= Achille St. Onge =

American publisher

Achille St. Onge (January 17, 1913–April 23, 1978) was a publisher of miniature books from Worcester, Massachusetts. St. Onge began publishing miniature books as a hobby in 1935, and by the time he stopped publishing in 1977, he had created 48 miniature books, which are prized by collectors.

St. Onge's publications are known for their uniformity of size and elegance and clarity of design. He oversaw every aspect of the books, and collaborated with many prominent printers, presses, type designers, and binders. Some of these include the Merrymount Press, binders Sangorski & Sutcliffe, printer and papermaker Daniel Berkeley Updike, and book designer and typographer Bruce Rogers. St. Onge published traditional, often revered texts, such as famous speeches by presidents, classic short stories and essays, sermons, eulogies, and brief biographies of famous historical figures.
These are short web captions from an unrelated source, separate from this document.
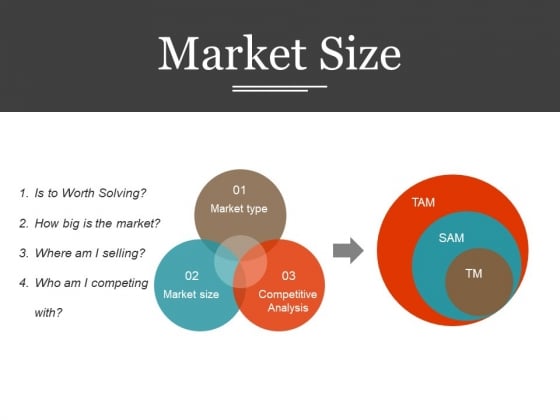 Market Size Ppt PowerPoint Presentation Infographic Template Aids Market Size Ppt PowerPoint Presentation Infographic Template Aids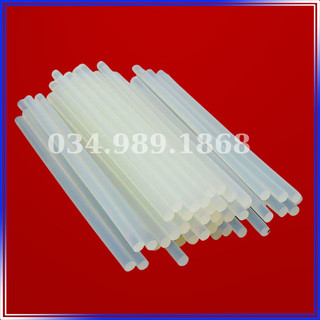 (Bán sỉ) que keo nến silicon nhỏ (100 cây) dùng cho máy bắn keo nhỏ công suất 20w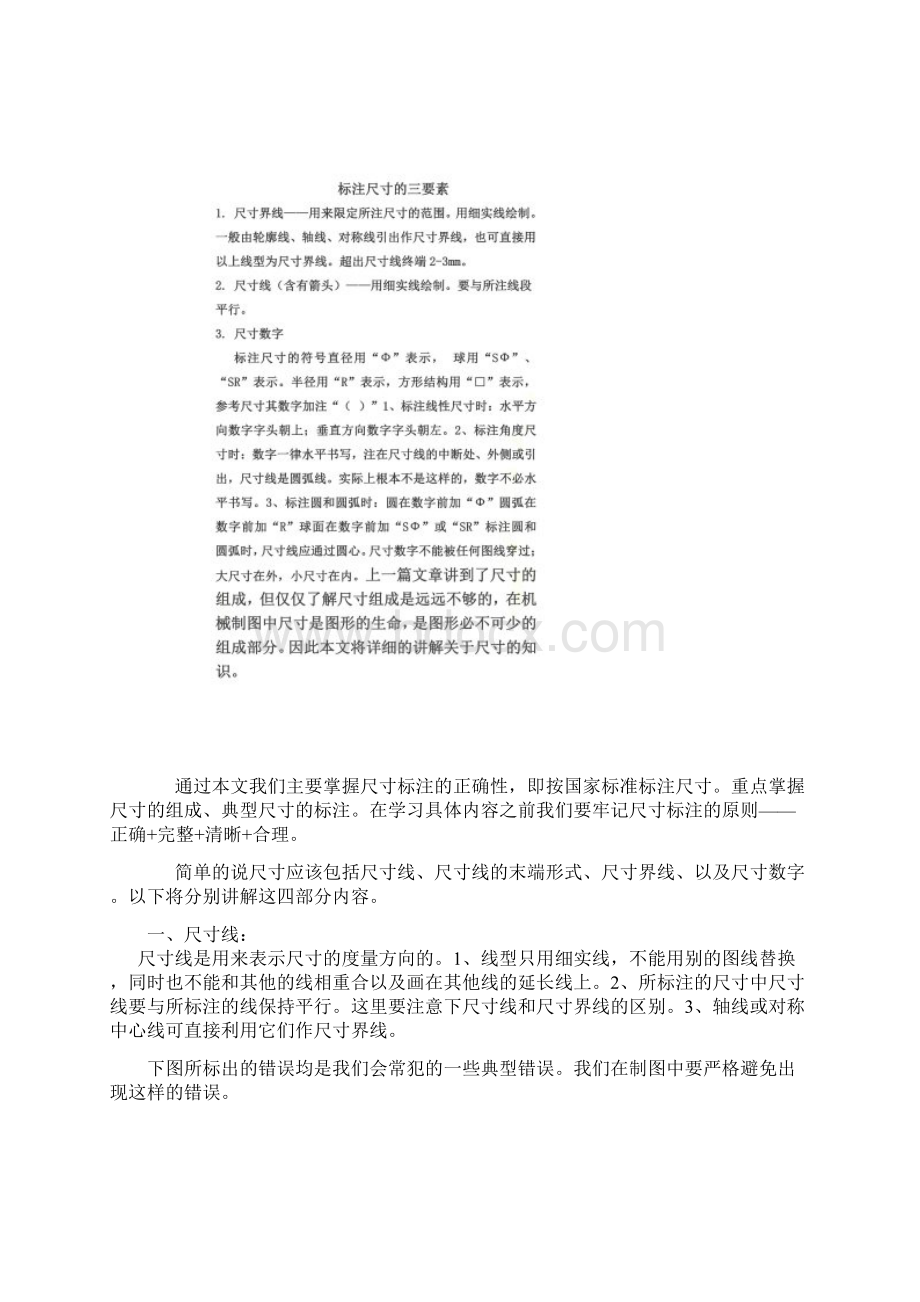 工程制图尺寸标注基本规则Word格式.docx_第2页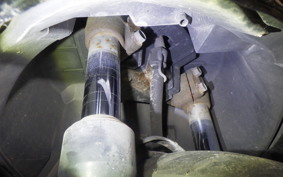 SUZUKI ADDRESS V125 2017 CF46A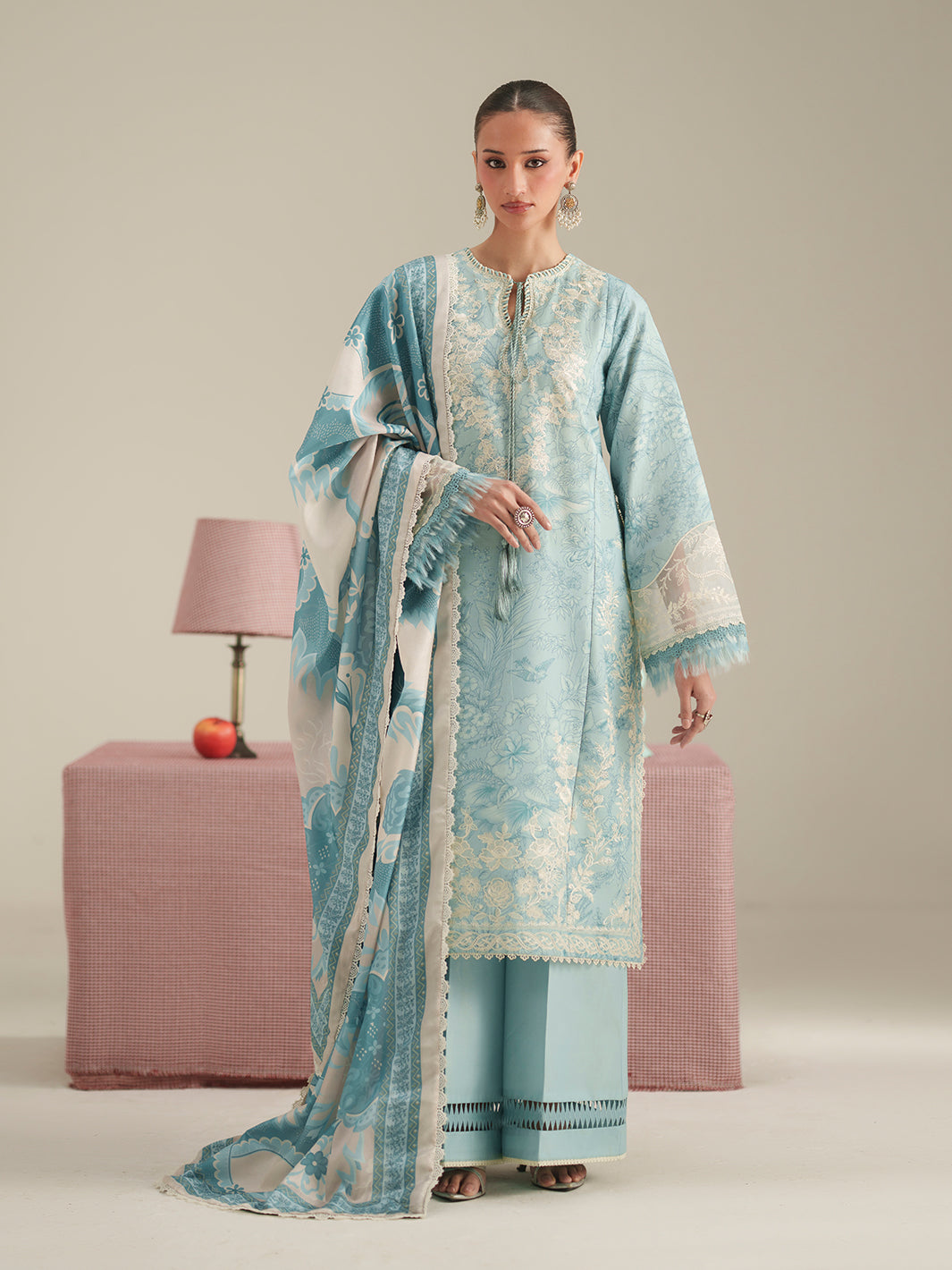 Bin Ilyas | Jojo Summer '26 | 86A | 3 PC Lawn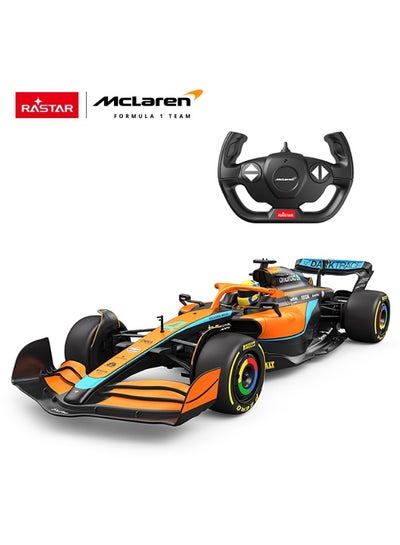Rastar 1:12 Scale McLaren F1MCL36 Remote Control Car, Officially Licensed McLaren RC Toy Car for Kids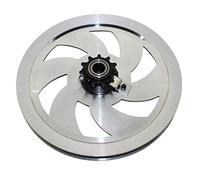 POULIE REPLAY ALU POUR MBK 51 AVEC PIGNON 11 DTS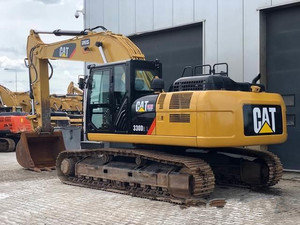 Excavadora usada 330D de baja hora, equipo de construcción usado 320D 320C 320B a la venta/Segunda mano 320 330 - Product Image 2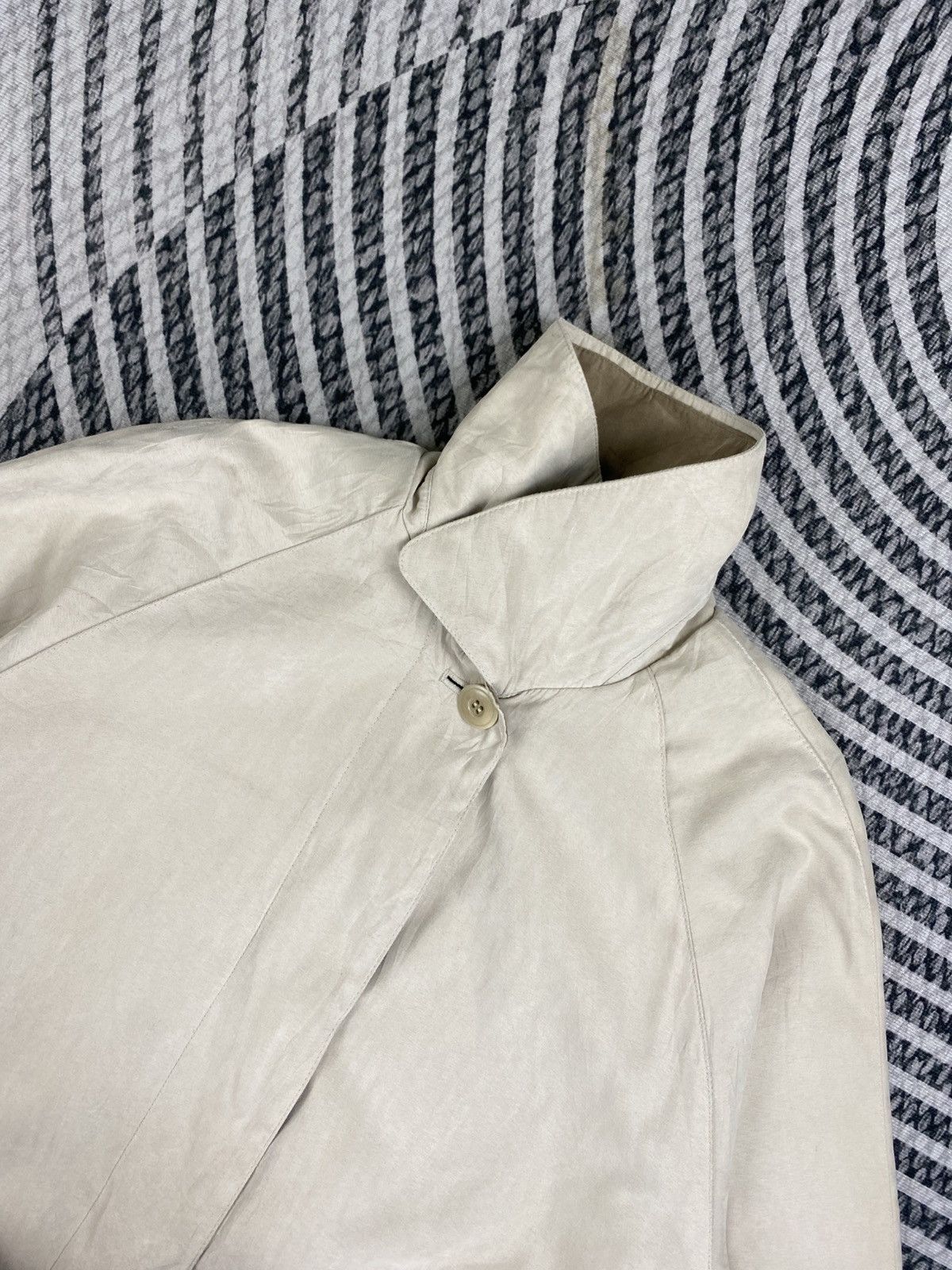 London Fog London Fog Overcoat In Beige Jacket Size M / US 6-8 / IT 42-44 - 7 Thumbnail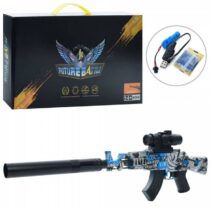 🔫🔥 مسدس جيل واتر كاتم صوت – لعبة أكشن واقعية للأطفال والكبار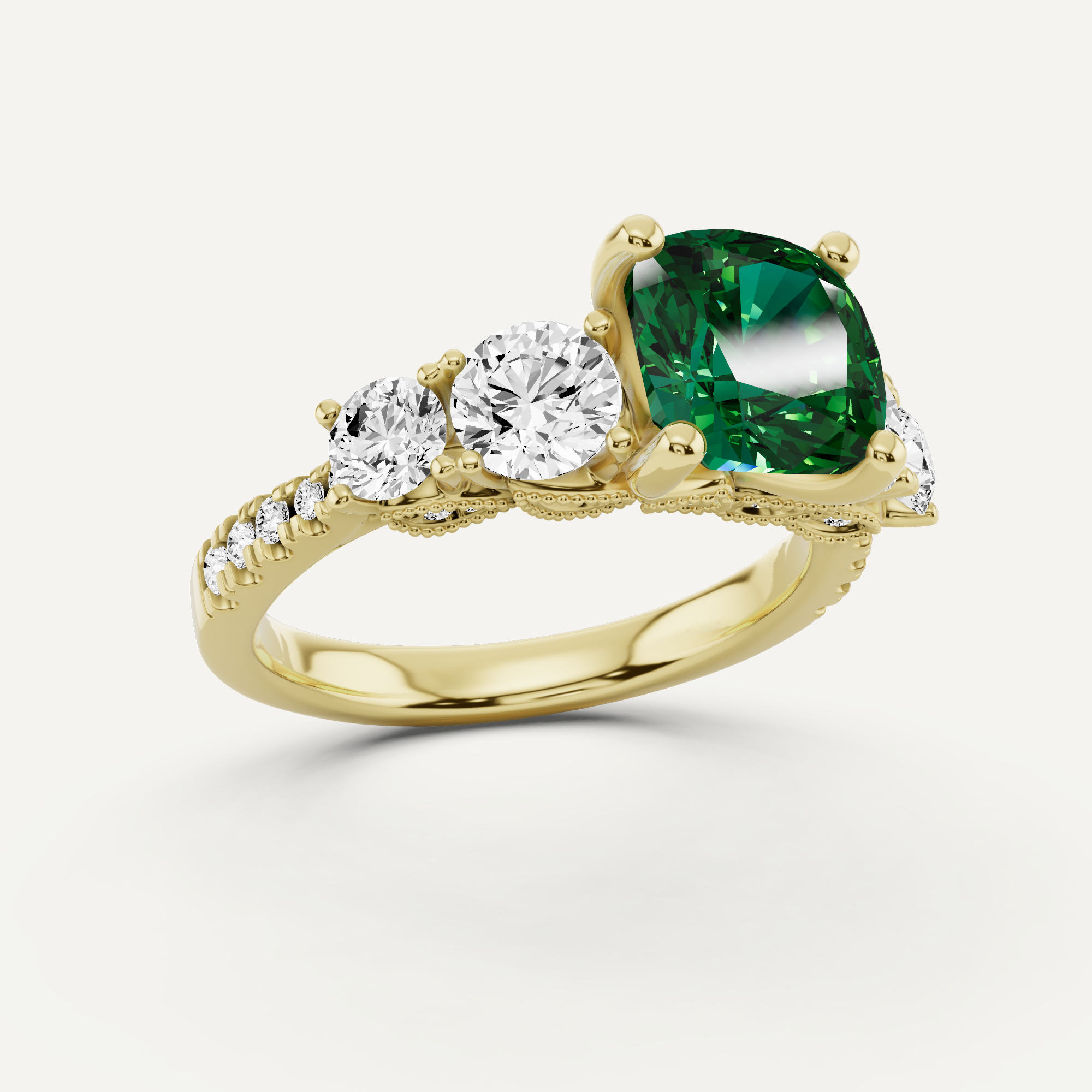 _roll_image@SKU:RG324-NCEC03000004Y #metal_14k-yellow-gold+origin_lab-created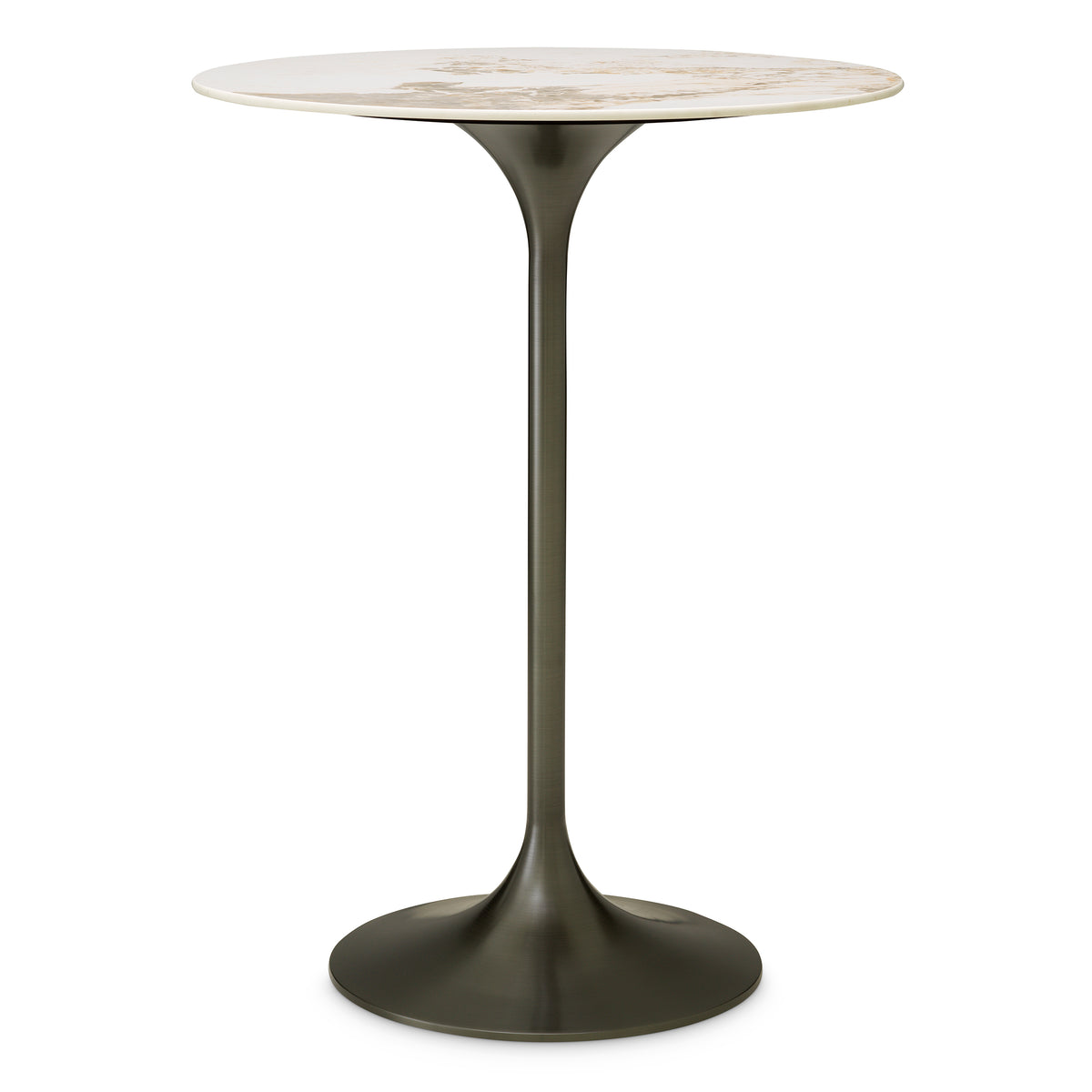 Brown Ceramic Bar Table Tazi | Eichholtzmh.com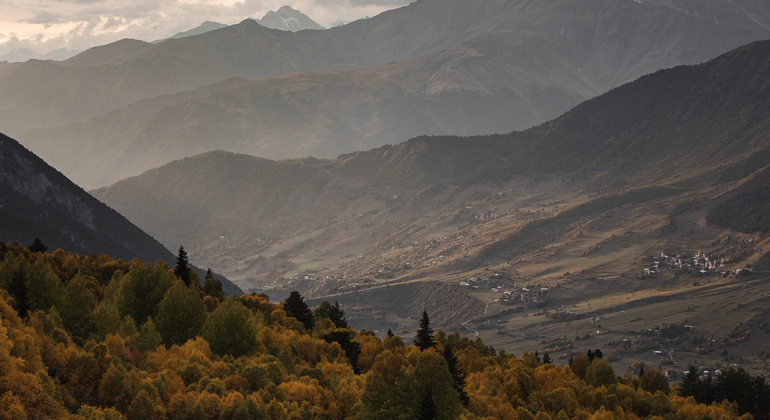 4 Tage private geführte Tour in Svaneti, Georgia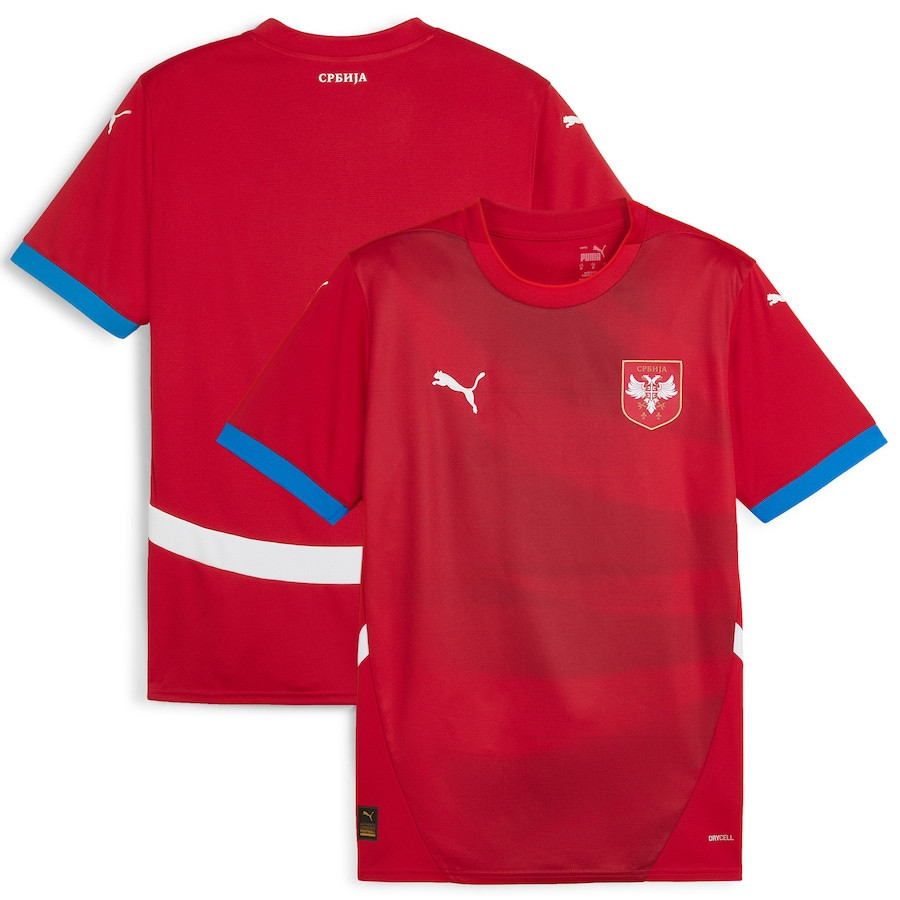 Serbia National Team 2024 Home Men Jersey – Red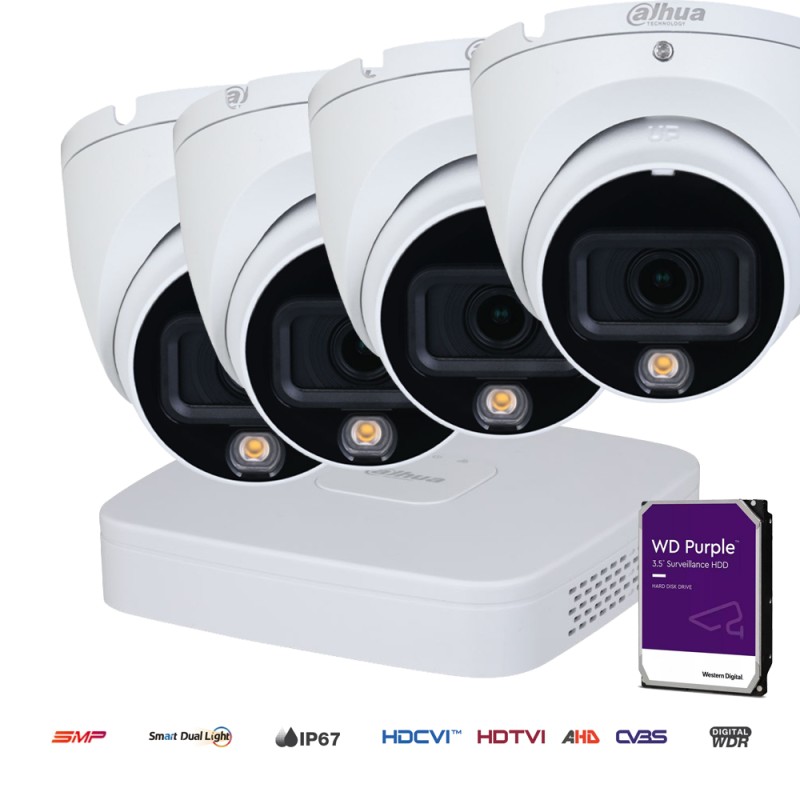 Kit Vidéo Surveillance...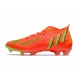 Adidas Predator Edge.1 FG Rojo Team Solar Verde Negro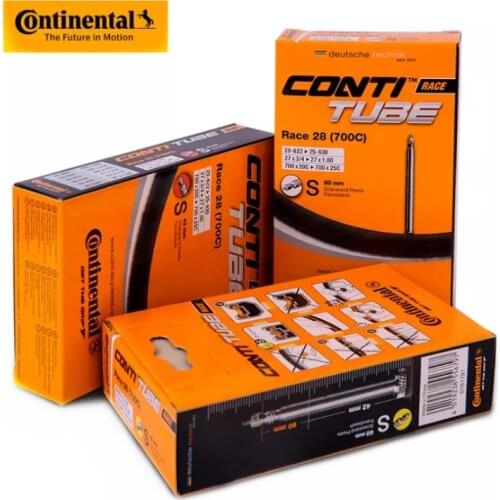 Continental Racing Road Bicycle Inner Tube Race 28 FV 700*20C-25C 42mm 60mm 80mm 700C 23c Bike Inner Tire French Valve Sclavera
A miniature book published by St. Onge was the only book taken on the Apollo 11 mission in 1969, and was thus the first book on the moon. It was a copy of Robert Hutchings Goddard: Father of the Space Age (1966). The book's colophon states, "One thousand nine hundred twenty six copies of this book were printed by Joh. Enschedé en Zonen, Haarlem, Holland, and bound by Proost en Brandt N.V., Amsterdam, Holland to commemorate the fortieth anniversary of the launching of the first liquid-propelled rocket at Auburn, Massachusetts, March 16, 1926." St. Onge gave the book to Buzz Aldrin, asking him to take it with him and leave it on the moon. Since he was not permitted to leave it behind, Buzz brought it back with him and gave it to Esther Goddard, Robert Goddard's wife. The book now resides at Clark University's Archives and Special Collections.

== Archives ==
The Achille St. Onge papers reside at Clark University.